Find Out What Lewis Black is Dreaming About This Holiday Season
Known for being in a general state of crankiness almost all the time, comedian Lewis Black told Imus today that he was finally feeling better, “now that it was all over”; “it” being the election.
“It’s all over but the stupidity now,” he noted.
And the stupidity will get even stupider as the holiday season approaches, which is why Black, a Jew, decided to write I’m Dreaming of a Black Christmas. That, and he’s enough of a sucker to believe his publisher, who said writing a third book would make Black a real author.
As a single, childless, Jewish man, Black’s perspective on Christmas is different from the average person’s. “It’s always interesting to me that families, at that time of year, get together, and it’s big family time, and the pressure is spectacular,” he said, grunting. “And you turn to your friend like a week before and say, ‘How are the wife and kids? How are things going? Is it going to be a good Christmas?’ And they go, ‘I don’t want you to think ill of me, but I’m going to kill them.’”
Lewis takes major issue with the Christmas tree at Rockefeller Center in New York; or, as he calls it in his book, “The Hooker at Rockefeller Center.”
“People who live in every place in the United States that has trees feels obligated to come and look at ours,” he said. “We’ve got one tree out there! Stay away from it!”
Imus’s issue with the tree is that when he used to work at NBC, the tree would block some lanes of traffic, which in his world are viewed as parking spots for the limo.
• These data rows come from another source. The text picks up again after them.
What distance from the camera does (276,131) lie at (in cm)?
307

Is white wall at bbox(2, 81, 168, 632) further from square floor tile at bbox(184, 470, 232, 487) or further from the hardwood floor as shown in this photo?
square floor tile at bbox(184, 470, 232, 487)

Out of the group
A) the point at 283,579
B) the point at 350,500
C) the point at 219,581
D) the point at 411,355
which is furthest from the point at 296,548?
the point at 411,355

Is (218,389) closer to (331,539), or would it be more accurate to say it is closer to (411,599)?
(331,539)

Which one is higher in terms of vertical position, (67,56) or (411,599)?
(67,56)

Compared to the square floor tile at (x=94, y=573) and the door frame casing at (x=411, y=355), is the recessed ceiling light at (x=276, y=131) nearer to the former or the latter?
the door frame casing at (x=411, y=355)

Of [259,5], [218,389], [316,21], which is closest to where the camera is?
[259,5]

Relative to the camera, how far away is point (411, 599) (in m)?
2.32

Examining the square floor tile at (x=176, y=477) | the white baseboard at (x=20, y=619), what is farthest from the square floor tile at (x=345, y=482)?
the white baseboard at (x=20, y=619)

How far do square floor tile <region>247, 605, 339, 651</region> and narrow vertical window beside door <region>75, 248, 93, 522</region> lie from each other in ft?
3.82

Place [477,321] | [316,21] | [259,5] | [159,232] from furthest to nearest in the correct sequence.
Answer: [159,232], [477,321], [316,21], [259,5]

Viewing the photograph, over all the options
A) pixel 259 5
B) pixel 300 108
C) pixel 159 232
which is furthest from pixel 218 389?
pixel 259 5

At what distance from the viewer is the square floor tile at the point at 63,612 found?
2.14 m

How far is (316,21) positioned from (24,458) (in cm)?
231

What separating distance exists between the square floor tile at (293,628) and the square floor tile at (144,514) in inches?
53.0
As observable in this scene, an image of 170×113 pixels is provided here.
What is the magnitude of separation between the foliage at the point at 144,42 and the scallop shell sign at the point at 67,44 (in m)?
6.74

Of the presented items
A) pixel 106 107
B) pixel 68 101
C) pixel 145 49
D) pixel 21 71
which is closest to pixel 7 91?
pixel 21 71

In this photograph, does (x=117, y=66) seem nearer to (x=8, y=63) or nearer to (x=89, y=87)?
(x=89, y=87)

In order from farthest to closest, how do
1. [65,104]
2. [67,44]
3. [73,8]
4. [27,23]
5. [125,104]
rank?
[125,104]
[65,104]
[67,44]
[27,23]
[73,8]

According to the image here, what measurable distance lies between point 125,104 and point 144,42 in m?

One of the highlights of I’m Dreaming of a Black Christmas is a carol penned by Black and sung to the tune of Carol of the Bells. It includes lines like “Where is the scotch? Please touch my crotch,” and for a real pre-Christmas treat, watch Black sing part of it:
Black normally divides his Christmas up into two parts. First, he lunches with some friends, their kids, and some of their extended family, where his role is that of “a rickety, old uncle who brings nothing to the table, and just comes to eat and drink.”
He feels simultaneously “awash in familial love,” and as though he has done nothing with his life. Then he moves on to another friend’s house, where he again he is surrounded by children, more friends, and more family.
“Finally, I get home and I’m alone, and I realize there’s nobody going, ‘How’s your day? What did you do? What are you thinking?’” Black said. “There’s this really golden silence that surrounds me.”
He paused. “And I realize that I may be one of the happiest people on Earth.”